2017.12.09 | By Gregory Nagy
Presented here is a preliminary draft of a Foreword I am writing for Richard P. Martin’s new book, Mythologizing Performance, to be published by Cornell University Press in early 2018.
As I write in the foreword to each book included in the series Myth and Poetics II, published by Cornell University Press, the driving force that inspired my original project of editing such a series stems from an understanding of myth and poetics as formulated by Richard P. Martin in his book The Language of Heroes: Speech and Performance in the “Iliad,” 1989, which was the first volume to appear in the original Myth and Poetics series. That book has been for me the inspiration not only for MP I but also for the second phase of the same series, MP II—which I see as Myth and Poetics 2.0, as it were. And now comes Martin’s new book, Mythologizing Performance, which is just as foundational for the overall project of Myth and Poetics.
Although this book appears chronologically as the third, not the first, in the new series, it takes pride of place in tracing the intellectual genealogy of Myth and Poetics 2.0. That is why I felt the need to write a separate foreword to this particular volume, above and beyond the uniform foreword that I write for all the volumes in the series. The task of writing such a special text is difficult for me, since so much of my own thinking about myth and poetics is indebted to the discoveries and discovery procedures of Richard P. Martin. How can I write, in just one brief paragraph that I have set as my goal, an adequate statement of my indebtedness to Martin’s work?
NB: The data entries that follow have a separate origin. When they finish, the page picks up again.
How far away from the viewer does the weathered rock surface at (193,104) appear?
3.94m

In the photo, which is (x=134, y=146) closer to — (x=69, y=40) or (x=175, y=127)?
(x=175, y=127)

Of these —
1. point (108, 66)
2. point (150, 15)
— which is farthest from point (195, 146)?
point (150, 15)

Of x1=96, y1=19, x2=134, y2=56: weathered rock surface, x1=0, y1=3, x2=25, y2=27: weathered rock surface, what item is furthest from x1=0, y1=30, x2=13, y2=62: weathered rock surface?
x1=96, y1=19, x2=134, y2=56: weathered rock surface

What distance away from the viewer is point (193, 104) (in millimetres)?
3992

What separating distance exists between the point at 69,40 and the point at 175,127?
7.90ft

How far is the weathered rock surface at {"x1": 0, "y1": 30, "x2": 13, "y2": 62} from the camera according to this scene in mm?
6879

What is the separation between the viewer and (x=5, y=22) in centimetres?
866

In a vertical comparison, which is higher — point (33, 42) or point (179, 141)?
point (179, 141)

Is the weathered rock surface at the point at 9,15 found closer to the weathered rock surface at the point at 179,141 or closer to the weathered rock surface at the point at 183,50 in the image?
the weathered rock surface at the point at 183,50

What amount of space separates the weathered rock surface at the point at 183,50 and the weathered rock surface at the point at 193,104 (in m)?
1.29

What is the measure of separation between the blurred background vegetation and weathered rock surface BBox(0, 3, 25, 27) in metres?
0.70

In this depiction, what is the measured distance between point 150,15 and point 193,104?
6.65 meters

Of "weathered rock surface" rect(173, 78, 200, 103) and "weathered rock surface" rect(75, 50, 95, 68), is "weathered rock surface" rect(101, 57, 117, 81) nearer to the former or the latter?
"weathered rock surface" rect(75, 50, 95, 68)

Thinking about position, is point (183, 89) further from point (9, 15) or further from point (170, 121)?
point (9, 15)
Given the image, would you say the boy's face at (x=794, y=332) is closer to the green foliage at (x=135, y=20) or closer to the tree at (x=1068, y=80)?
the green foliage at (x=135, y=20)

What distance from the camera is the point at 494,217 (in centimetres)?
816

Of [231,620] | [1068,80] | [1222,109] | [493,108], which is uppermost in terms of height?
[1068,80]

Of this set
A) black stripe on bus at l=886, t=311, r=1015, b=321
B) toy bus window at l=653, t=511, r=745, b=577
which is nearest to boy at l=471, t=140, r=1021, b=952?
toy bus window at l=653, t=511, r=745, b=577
What makes my task even more difficult is that I discovered, as I was reading the page proofs for Mythologizing Performance, that the author has actually dedicated his book to me, his editor. That does not seem right, I first thought to myself when I made my surprise discovery of his gracious dedication. But then, on second thought, it all made sense to me: you see, Richard Martin was once, long ago, my student. And, I now tell myself, teachers should ideally learn more from their students than the other way around—and such an ideal is after all exactly what I have experienced over so many years of intellectual collaboration with my dear colleague Richard. So, without any further self-consciousness about the inherent difficulties of my task, I proceed with an attempt to capture, in one paragraph, the importance of this new book.
In Mythologizing Performance, what Richard P. Martin has given his readers is a dazzlingly concise and yet far-ranging overview of the earliest phases of ancient Greek verbal art. In the course of the seventeen essays contained in this riveting book, Martin delves into the fundamentals for understanding the poetry attributed to Homer and Hesiod, which he analyzes in terms of the traditions that went into the performing as well as the composing of ancient Greek myths in the context of their ritual settings. In addition, he deftly connects Homeric and Hesiodic poetry with the far less known poetic and prosaic traditions underlying the kinds of lore that the Greeks attributed mostly to the mystical figure of Orpheus. All along, Martin keeps in mind the performativity of ancient Greek verbal art, revealing brilliant new insights about ancient Greek performers known as citharodes, that is, singers who accompany themselves on the stringed instrument known as the kithara, and rhapsodes, that is, reciters of poetry that is musically unaccompanied. And the absolutized model for such performers, as Martin demonstrates most convincingly, is none other than Apollo himself, whose divinity comes to life in his charismatic role as god of mythologizing performance.